То же самое относится и к Мантенье. В 1600-х годах молодого фламандца оставляли равнодушным холодные геометрические композиции автора «Камеры дельи Спози». Он, правда, скопировал тогда некоторые из его работ и даже приобрел для себя несколько рисунков Мантеньи, но, только очутившись в Лондоне, сумел по достоинству оценить творчество последнего и проникнуться к нему глубоким уважением. В собрании английского короля он увидел серию картин под общим названием «Триумф Цезаря» — последнюю из цикла «Метаморфозы», созданного по мотивам все того же Овидия, и сделал копии восьми полотен. Возможно, он рассматривал тогда эти произведения как основу для создания собственной галереи Генриха IV, от которой мысленно все еще не мог отказаться. Впрочем, пожалуй, его интерес к полотнам Мантеньи носил не столько художественный, сколько чисто познавательный характер. Он копировал Мантенью, но совсем не так, как всю жизнь копировал Тициана, у которого не стыдился учиться мастерству. Здесь же перед ним оказались картины, воскрешающие одно из любимых им произведений античной литературы, к тому же живо напомнившие ему о сильнейшем эстетическом впечатлении, пережитом в Италии, когда он впервые увидел фрески Джулио Романо, вдохновленные тем же литературным источником. Излюбленная тема, рисунок, колорит — наверное, все это вместе взятое достаточно глубоко запало фламандцу в душу, достаточно точно совпало с его собственным представлением о настоящей живописи, если через столько лет он все еще помнил об этом в Лондоне. Теперь, когда к юношеским восторгам добавилась зрелость мастера, он вплотную подошел к сокровенной сути своего искусства.
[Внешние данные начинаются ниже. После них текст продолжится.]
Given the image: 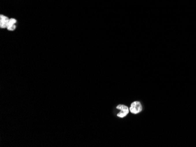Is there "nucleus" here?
<instances>
[{
    "label": "nucleus",
    "instance_id": "f257e3e1",
    "mask_svg": "<svg viewBox=\"0 0 196 147\" xmlns=\"http://www.w3.org/2000/svg\"><path fill=\"white\" fill-rule=\"evenodd\" d=\"M116 109L119 111L117 114V116L121 118L126 117L130 112L129 107L124 104H119L117 105Z\"/></svg>",
    "mask_w": 196,
    "mask_h": 147
},
{
    "label": "nucleus",
    "instance_id": "f03ea898",
    "mask_svg": "<svg viewBox=\"0 0 196 147\" xmlns=\"http://www.w3.org/2000/svg\"><path fill=\"white\" fill-rule=\"evenodd\" d=\"M142 110H143V107H142L141 104L138 101H135L132 103L129 107V111L133 114H137L140 113L142 111Z\"/></svg>",
    "mask_w": 196,
    "mask_h": 147
},
{
    "label": "nucleus",
    "instance_id": "7ed1b4c3",
    "mask_svg": "<svg viewBox=\"0 0 196 147\" xmlns=\"http://www.w3.org/2000/svg\"><path fill=\"white\" fill-rule=\"evenodd\" d=\"M9 21L10 18L8 16L2 14L0 15V28L7 29Z\"/></svg>",
    "mask_w": 196,
    "mask_h": 147
},
{
    "label": "nucleus",
    "instance_id": "20e7f679",
    "mask_svg": "<svg viewBox=\"0 0 196 147\" xmlns=\"http://www.w3.org/2000/svg\"><path fill=\"white\" fill-rule=\"evenodd\" d=\"M17 23V21L15 18H10V21L7 25V30L9 31H14L16 29V24Z\"/></svg>",
    "mask_w": 196,
    "mask_h": 147
}]
</instances>
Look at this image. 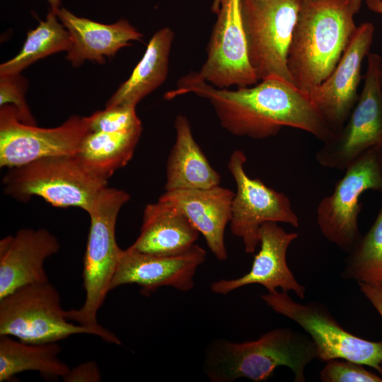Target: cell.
Listing matches in <instances>:
<instances>
[{
	"label": "cell",
	"instance_id": "obj_1",
	"mask_svg": "<svg viewBox=\"0 0 382 382\" xmlns=\"http://www.w3.org/2000/svg\"><path fill=\"white\" fill-rule=\"evenodd\" d=\"M190 93L208 100L221 126L235 136L263 139L275 136L284 127L307 132L323 143L335 134L309 96L278 76L229 90L214 87L198 72H191L164 97L170 100Z\"/></svg>",
	"mask_w": 382,
	"mask_h": 382
},
{
	"label": "cell",
	"instance_id": "obj_2",
	"mask_svg": "<svg viewBox=\"0 0 382 382\" xmlns=\"http://www.w3.org/2000/svg\"><path fill=\"white\" fill-rule=\"evenodd\" d=\"M363 0H302L287 67L293 83L308 95L332 72L357 26Z\"/></svg>",
	"mask_w": 382,
	"mask_h": 382
},
{
	"label": "cell",
	"instance_id": "obj_3",
	"mask_svg": "<svg viewBox=\"0 0 382 382\" xmlns=\"http://www.w3.org/2000/svg\"><path fill=\"white\" fill-rule=\"evenodd\" d=\"M317 358L316 347L308 335L280 328L241 343L214 342L207 351L204 371L212 382L239 378L261 382L270 378L277 368L285 366L293 372L294 381L305 382L304 370Z\"/></svg>",
	"mask_w": 382,
	"mask_h": 382
},
{
	"label": "cell",
	"instance_id": "obj_4",
	"mask_svg": "<svg viewBox=\"0 0 382 382\" xmlns=\"http://www.w3.org/2000/svg\"><path fill=\"white\" fill-rule=\"evenodd\" d=\"M130 199L124 190L105 187L88 212L91 225L83 264V284L86 291L79 309L65 311L69 320L90 329L105 342L121 345L113 332L101 326L97 313L103 305L116 271L122 250L117 245L115 226L120 209Z\"/></svg>",
	"mask_w": 382,
	"mask_h": 382
},
{
	"label": "cell",
	"instance_id": "obj_5",
	"mask_svg": "<svg viewBox=\"0 0 382 382\" xmlns=\"http://www.w3.org/2000/svg\"><path fill=\"white\" fill-rule=\"evenodd\" d=\"M2 183L4 192L19 201L38 196L52 206L78 207L87 213L107 185L76 155L45 157L10 168Z\"/></svg>",
	"mask_w": 382,
	"mask_h": 382
},
{
	"label": "cell",
	"instance_id": "obj_6",
	"mask_svg": "<svg viewBox=\"0 0 382 382\" xmlns=\"http://www.w3.org/2000/svg\"><path fill=\"white\" fill-rule=\"evenodd\" d=\"M302 0H240L250 63L259 81L293 83L287 57Z\"/></svg>",
	"mask_w": 382,
	"mask_h": 382
},
{
	"label": "cell",
	"instance_id": "obj_7",
	"mask_svg": "<svg viewBox=\"0 0 382 382\" xmlns=\"http://www.w3.org/2000/svg\"><path fill=\"white\" fill-rule=\"evenodd\" d=\"M344 171L332 192L318 204L316 220L323 236L349 253L361 237L358 226L360 196L368 190L382 195V148L365 151Z\"/></svg>",
	"mask_w": 382,
	"mask_h": 382
},
{
	"label": "cell",
	"instance_id": "obj_8",
	"mask_svg": "<svg viewBox=\"0 0 382 382\" xmlns=\"http://www.w3.org/2000/svg\"><path fill=\"white\" fill-rule=\"evenodd\" d=\"M76 334L93 332L69 322L59 294L49 281L21 286L0 299V335L41 344Z\"/></svg>",
	"mask_w": 382,
	"mask_h": 382
},
{
	"label": "cell",
	"instance_id": "obj_9",
	"mask_svg": "<svg viewBox=\"0 0 382 382\" xmlns=\"http://www.w3.org/2000/svg\"><path fill=\"white\" fill-rule=\"evenodd\" d=\"M274 312L299 325L313 341L317 359L349 360L376 369L382 376V341L359 337L342 328L323 305L294 301L285 291L277 290L261 296Z\"/></svg>",
	"mask_w": 382,
	"mask_h": 382
},
{
	"label": "cell",
	"instance_id": "obj_10",
	"mask_svg": "<svg viewBox=\"0 0 382 382\" xmlns=\"http://www.w3.org/2000/svg\"><path fill=\"white\" fill-rule=\"evenodd\" d=\"M381 69V56L369 53L363 89L347 121L316 154L320 166L345 170L365 151L382 148Z\"/></svg>",
	"mask_w": 382,
	"mask_h": 382
},
{
	"label": "cell",
	"instance_id": "obj_11",
	"mask_svg": "<svg viewBox=\"0 0 382 382\" xmlns=\"http://www.w3.org/2000/svg\"><path fill=\"white\" fill-rule=\"evenodd\" d=\"M88 131L86 117L73 115L58 127L41 128L22 122L13 105H2L0 166L12 168L45 157L76 155Z\"/></svg>",
	"mask_w": 382,
	"mask_h": 382
},
{
	"label": "cell",
	"instance_id": "obj_12",
	"mask_svg": "<svg viewBox=\"0 0 382 382\" xmlns=\"http://www.w3.org/2000/svg\"><path fill=\"white\" fill-rule=\"evenodd\" d=\"M246 161L243 151L235 150L228 163L236 185L230 226L232 233L242 239L245 251L253 253L260 243L259 230L262 224L282 222L298 228L299 219L288 196L247 175L244 169Z\"/></svg>",
	"mask_w": 382,
	"mask_h": 382
},
{
	"label": "cell",
	"instance_id": "obj_13",
	"mask_svg": "<svg viewBox=\"0 0 382 382\" xmlns=\"http://www.w3.org/2000/svg\"><path fill=\"white\" fill-rule=\"evenodd\" d=\"M217 15L199 75L219 88H242L259 82L248 54L240 0H215Z\"/></svg>",
	"mask_w": 382,
	"mask_h": 382
},
{
	"label": "cell",
	"instance_id": "obj_14",
	"mask_svg": "<svg viewBox=\"0 0 382 382\" xmlns=\"http://www.w3.org/2000/svg\"><path fill=\"white\" fill-rule=\"evenodd\" d=\"M374 31V25L370 22L357 26L332 72L309 94L312 103L335 133L343 127L357 102L362 62L369 54Z\"/></svg>",
	"mask_w": 382,
	"mask_h": 382
},
{
	"label": "cell",
	"instance_id": "obj_15",
	"mask_svg": "<svg viewBox=\"0 0 382 382\" xmlns=\"http://www.w3.org/2000/svg\"><path fill=\"white\" fill-rule=\"evenodd\" d=\"M205 259L206 251L196 243L183 253L171 255L141 253L129 246L122 250L110 290L135 284L144 295L161 286L187 291L192 289L195 272Z\"/></svg>",
	"mask_w": 382,
	"mask_h": 382
},
{
	"label": "cell",
	"instance_id": "obj_16",
	"mask_svg": "<svg viewBox=\"0 0 382 382\" xmlns=\"http://www.w3.org/2000/svg\"><path fill=\"white\" fill-rule=\"evenodd\" d=\"M294 232H286L275 222H265L259 230L260 248L255 256L250 271L232 279H219L213 282L211 290L217 294H227L249 284H261L268 292L280 288L291 291L303 299L305 287L296 279L286 263V252L290 244L298 238Z\"/></svg>",
	"mask_w": 382,
	"mask_h": 382
},
{
	"label": "cell",
	"instance_id": "obj_17",
	"mask_svg": "<svg viewBox=\"0 0 382 382\" xmlns=\"http://www.w3.org/2000/svg\"><path fill=\"white\" fill-rule=\"evenodd\" d=\"M59 248L57 238L44 228H23L1 239L0 299L21 286L49 281L44 263Z\"/></svg>",
	"mask_w": 382,
	"mask_h": 382
},
{
	"label": "cell",
	"instance_id": "obj_18",
	"mask_svg": "<svg viewBox=\"0 0 382 382\" xmlns=\"http://www.w3.org/2000/svg\"><path fill=\"white\" fill-rule=\"evenodd\" d=\"M234 194L231 190L216 185L166 191L158 199L177 207L202 234L215 257L224 261L227 259L224 233L231 219Z\"/></svg>",
	"mask_w": 382,
	"mask_h": 382
},
{
	"label": "cell",
	"instance_id": "obj_19",
	"mask_svg": "<svg viewBox=\"0 0 382 382\" xmlns=\"http://www.w3.org/2000/svg\"><path fill=\"white\" fill-rule=\"evenodd\" d=\"M57 15L69 33L71 42L66 58L75 67L86 60L103 64L120 49L130 46L132 41L143 37L125 19L104 24L79 17L62 7Z\"/></svg>",
	"mask_w": 382,
	"mask_h": 382
},
{
	"label": "cell",
	"instance_id": "obj_20",
	"mask_svg": "<svg viewBox=\"0 0 382 382\" xmlns=\"http://www.w3.org/2000/svg\"><path fill=\"white\" fill-rule=\"evenodd\" d=\"M199 234L177 207L158 199L146 206L140 234L130 247L149 254L176 255L192 247Z\"/></svg>",
	"mask_w": 382,
	"mask_h": 382
},
{
	"label": "cell",
	"instance_id": "obj_21",
	"mask_svg": "<svg viewBox=\"0 0 382 382\" xmlns=\"http://www.w3.org/2000/svg\"><path fill=\"white\" fill-rule=\"evenodd\" d=\"M174 127L176 137L166 164V191L219 185L220 175L195 141L187 118L178 115Z\"/></svg>",
	"mask_w": 382,
	"mask_h": 382
},
{
	"label": "cell",
	"instance_id": "obj_22",
	"mask_svg": "<svg viewBox=\"0 0 382 382\" xmlns=\"http://www.w3.org/2000/svg\"><path fill=\"white\" fill-rule=\"evenodd\" d=\"M174 33L169 28L157 31L132 74L106 103V107L126 105L136 108L144 97L160 86L168 72L169 56Z\"/></svg>",
	"mask_w": 382,
	"mask_h": 382
},
{
	"label": "cell",
	"instance_id": "obj_23",
	"mask_svg": "<svg viewBox=\"0 0 382 382\" xmlns=\"http://www.w3.org/2000/svg\"><path fill=\"white\" fill-rule=\"evenodd\" d=\"M141 131V125L117 132L89 130L76 155L95 175L107 180L132 158Z\"/></svg>",
	"mask_w": 382,
	"mask_h": 382
},
{
	"label": "cell",
	"instance_id": "obj_24",
	"mask_svg": "<svg viewBox=\"0 0 382 382\" xmlns=\"http://www.w3.org/2000/svg\"><path fill=\"white\" fill-rule=\"evenodd\" d=\"M61 350L57 342L31 344L0 335V382L25 371L63 378L70 369L58 359Z\"/></svg>",
	"mask_w": 382,
	"mask_h": 382
},
{
	"label": "cell",
	"instance_id": "obj_25",
	"mask_svg": "<svg viewBox=\"0 0 382 382\" xmlns=\"http://www.w3.org/2000/svg\"><path fill=\"white\" fill-rule=\"evenodd\" d=\"M69 33L59 20L56 13L50 11L45 20L30 30L21 51L12 59L0 65V75L18 74L45 57L71 47Z\"/></svg>",
	"mask_w": 382,
	"mask_h": 382
},
{
	"label": "cell",
	"instance_id": "obj_26",
	"mask_svg": "<svg viewBox=\"0 0 382 382\" xmlns=\"http://www.w3.org/2000/svg\"><path fill=\"white\" fill-rule=\"evenodd\" d=\"M342 277L358 284H382V205L371 228L349 252Z\"/></svg>",
	"mask_w": 382,
	"mask_h": 382
},
{
	"label": "cell",
	"instance_id": "obj_27",
	"mask_svg": "<svg viewBox=\"0 0 382 382\" xmlns=\"http://www.w3.org/2000/svg\"><path fill=\"white\" fill-rule=\"evenodd\" d=\"M86 120L92 132H117L141 125L135 108L126 105L106 107L86 117Z\"/></svg>",
	"mask_w": 382,
	"mask_h": 382
},
{
	"label": "cell",
	"instance_id": "obj_28",
	"mask_svg": "<svg viewBox=\"0 0 382 382\" xmlns=\"http://www.w3.org/2000/svg\"><path fill=\"white\" fill-rule=\"evenodd\" d=\"M27 85L26 79L21 74L0 75V105H13L22 122L36 125L25 100Z\"/></svg>",
	"mask_w": 382,
	"mask_h": 382
},
{
	"label": "cell",
	"instance_id": "obj_29",
	"mask_svg": "<svg viewBox=\"0 0 382 382\" xmlns=\"http://www.w3.org/2000/svg\"><path fill=\"white\" fill-rule=\"evenodd\" d=\"M320 377L323 382H382L381 375L368 371L362 364L342 359L326 361Z\"/></svg>",
	"mask_w": 382,
	"mask_h": 382
},
{
	"label": "cell",
	"instance_id": "obj_30",
	"mask_svg": "<svg viewBox=\"0 0 382 382\" xmlns=\"http://www.w3.org/2000/svg\"><path fill=\"white\" fill-rule=\"evenodd\" d=\"M63 379L65 382H98L101 376L96 363L90 361L70 369Z\"/></svg>",
	"mask_w": 382,
	"mask_h": 382
},
{
	"label": "cell",
	"instance_id": "obj_31",
	"mask_svg": "<svg viewBox=\"0 0 382 382\" xmlns=\"http://www.w3.org/2000/svg\"><path fill=\"white\" fill-rule=\"evenodd\" d=\"M361 291L382 318V284H358Z\"/></svg>",
	"mask_w": 382,
	"mask_h": 382
},
{
	"label": "cell",
	"instance_id": "obj_32",
	"mask_svg": "<svg viewBox=\"0 0 382 382\" xmlns=\"http://www.w3.org/2000/svg\"><path fill=\"white\" fill-rule=\"evenodd\" d=\"M365 3L369 10L382 14V0H365Z\"/></svg>",
	"mask_w": 382,
	"mask_h": 382
},
{
	"label": "cell",
	"instance_id": "obj_33",
	"mask_svg": "<svg viewBox=\"0 0 382 382\" xmlns=\"http://www.w3.org/2000/svg\"><path fill=\"white\" fill-rule=\"evenodd\" d=\"M50 6V11L57 14L61 7V0H47Z\"/></svg>",
	"mask_w": 382,
	"mask_h": 382
},
{
	"label": "cell",
	"instance_id": "obj_34",
	"mask_svg": "<svg viewBox=\"0 0 382 382\" xmlns=\"http://www.w3.org/2000/svg\"><path fill=\"white\" fill-rule=\"evenodd\" d=\"M380 79H381V86H382V69L381 71Z\"/></svg>",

То же ощущение движения, которое пронизывает фрески Палаццо дель Те, присутствует в первых же работах Рубенса на мифологические сюжеты — «Геро и Леандр», «Гилас, уносимый нимфами», «Триумф Сципиона». Память о творениях Романо оказалась столь живучей, а наброски, сделанные 30 лет назад, такими выразительными, что Рубенс не отказался процитировать итальянского мастера в некоторых из картин Торре де ла Парада — «Рождении Венеры»417 или «Падении Титанов»,418 порученных для исполнения Йордансу. Его же отголоски слышны в таких работах, как «Купидон и Психея», «Падение Фаэтона», «Смерть Прокриды», переделанная Рубенсом в «Смерть Эвридики», «Смерть Мелеагра» и «Смерть Адониса». Впрочем, в отличие от итальянца он предпочитал менее «анатомический» подход в трактовке любви. Если Джулио Романо в общем-то без особых затей запечатлел бурные проявления любви и их последующие «трансформации», то барочное целомудрие Рубенса потребовало от художника поиска выразительных аллегорических форм. Одновременно в «Празднестве Венеры», «Суде Париса» и «Трех грациях» утвердилась новая для него, оригинальная концепция в изображении обнаженной натуры.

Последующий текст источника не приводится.